Now we can build our model:

verMod <- tree(pitch_type ~ ., data = ver2)

## Controlling Tree Growth

We can control the size of the tree with the tree.control() function. Here is an example of its use:

trMod2 <- tree(sex ~ ., data = m111survey,
control = tree.control(
nobs = nrow(m111survey),
mincut = 2,
minsize = 4,
mindev = 0.001
))

Note that tree.control() takes four arguments. Here’s how they work.

### nobs

When you are building a tree from data, always set this argument to be the number of observations you have available, i.e,, the number of rows in your data frame.

### mincut

When the tree function is at a given node and is considering whether to split the node into two child nodes, then each child node has to contain at least the number of observations specified by mincut. If this minimum cannot be met then the node won’t be split, and it will become a terminal node in the tree.

### minsize

For any given node to be split at all, it must contain at least the number of observations specified by minsize. If this minimum cannot be met then the node won’t be split, and it will become a terminal node in the tree.

Note that mincut cannot be set to more than half of minsize.

### mindev

For any given node to be split, the deviance at this node must be at least mindev times the deviance at the root node of the tree (the deviance prior to any splitting). Thus, if mindev is set to 0.01, then the deviance at the node under consideration has to be at least 1% of the root-node deviance. If this condition cannot be met, then the node under consideration will not be split and will become a terminal mode for the tree.

### Note on nobs

You might wonder why we have to set the value of nobs at all: don’t we always intend to use all of the observations we have at our disposal?
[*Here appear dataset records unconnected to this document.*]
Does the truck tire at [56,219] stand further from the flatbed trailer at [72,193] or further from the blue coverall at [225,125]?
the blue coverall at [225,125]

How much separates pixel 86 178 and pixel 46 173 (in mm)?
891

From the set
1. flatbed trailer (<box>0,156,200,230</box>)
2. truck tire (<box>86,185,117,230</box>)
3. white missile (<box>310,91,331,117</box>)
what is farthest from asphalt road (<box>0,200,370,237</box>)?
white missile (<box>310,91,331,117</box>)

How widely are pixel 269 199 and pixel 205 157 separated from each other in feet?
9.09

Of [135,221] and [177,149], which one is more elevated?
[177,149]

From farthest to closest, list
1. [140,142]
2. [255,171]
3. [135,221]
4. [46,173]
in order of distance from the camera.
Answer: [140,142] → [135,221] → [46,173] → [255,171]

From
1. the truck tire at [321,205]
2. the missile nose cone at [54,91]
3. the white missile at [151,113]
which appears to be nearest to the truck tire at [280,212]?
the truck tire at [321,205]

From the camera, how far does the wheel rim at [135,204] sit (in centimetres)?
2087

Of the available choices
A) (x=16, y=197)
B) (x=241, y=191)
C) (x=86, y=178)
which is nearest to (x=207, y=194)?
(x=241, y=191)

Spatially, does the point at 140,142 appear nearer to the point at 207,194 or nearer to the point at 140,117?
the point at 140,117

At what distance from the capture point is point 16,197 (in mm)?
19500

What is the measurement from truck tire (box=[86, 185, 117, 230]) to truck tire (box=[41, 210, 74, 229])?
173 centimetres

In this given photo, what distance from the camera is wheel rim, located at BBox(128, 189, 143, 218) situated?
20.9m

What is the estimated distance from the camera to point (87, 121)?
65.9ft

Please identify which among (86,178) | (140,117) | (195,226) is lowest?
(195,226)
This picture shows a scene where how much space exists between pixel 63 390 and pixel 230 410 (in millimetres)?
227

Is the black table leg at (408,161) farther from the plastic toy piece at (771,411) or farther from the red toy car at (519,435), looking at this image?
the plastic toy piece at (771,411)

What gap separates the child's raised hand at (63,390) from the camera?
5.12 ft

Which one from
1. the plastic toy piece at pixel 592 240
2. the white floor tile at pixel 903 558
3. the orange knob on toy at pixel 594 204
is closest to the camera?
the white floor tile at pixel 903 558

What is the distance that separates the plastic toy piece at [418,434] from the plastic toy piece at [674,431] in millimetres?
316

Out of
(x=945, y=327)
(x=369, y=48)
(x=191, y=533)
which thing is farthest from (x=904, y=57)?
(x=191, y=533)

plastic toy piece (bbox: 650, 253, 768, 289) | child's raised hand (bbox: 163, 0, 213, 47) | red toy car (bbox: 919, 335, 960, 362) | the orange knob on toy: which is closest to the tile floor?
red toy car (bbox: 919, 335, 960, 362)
The reason is that tree.control() can be used on its, apart from any data set, to investigate where certain choices might take us. Thus:

tree.control(nobs = 68,
mincut = 2,
minsize = 4,
mindev = 0.001)
## $mincut ## [1] 2 ## ##$minsize
## [1] 4
##
## $mindev ## [1] 0.001 ## ##$nmax
## [1] 91
##
## \$nobs
## [1] 68

The item nmax gives an estimate of the largest number of nodes that might occur when we construct a tree under the conditions given by nobs, mincut, minsize and mindev. Here, the largest possible tree would have about 91 nodes. In practice the number of nodes usually will be much less. For example, trMod2 constructed with the above parameters has only five nodes:

summary(trMod2)
##
## Classification tree:
## tree(formula = sex ~ ., data = m111survey, control = tree.control(nobs = nrow(m111survey),
##     mincut = 2, minsize = 4, mindev = 0.001))
## Variables actually used in tree construction:
## [1] "ideal_ht" "GPA"      "height"
## Number of terminal nodes:  5
## Residual mean deviance:  0.1046 = 6.592 / 63
## Misclassification error rate: 0.02941 = 2 / 68

You aren’t likely use tree.control() on its own, but you still need to set nobs.

### Tree Size

As a rule, the lower you set mincut, minsize and mindev, the more nodes your tree will have. At any rate, lowering one of these values will never decrease the number of nodes.

### The Default Tree

The default values of mincut, minsize and mindev are 5, 10 and 0.01 respectively. Thus the tree obtained without recourse to tree.control():

trSex <- tree(sex ~ ., data = m111survey)

is the same as the tree produced by

trSex <- tree(sex ~ ., data = m111survey,
control = tree.control(
nobs = nrow(m111survey),
mincut = 5,
minsize = 10,
mindev = 0.01
))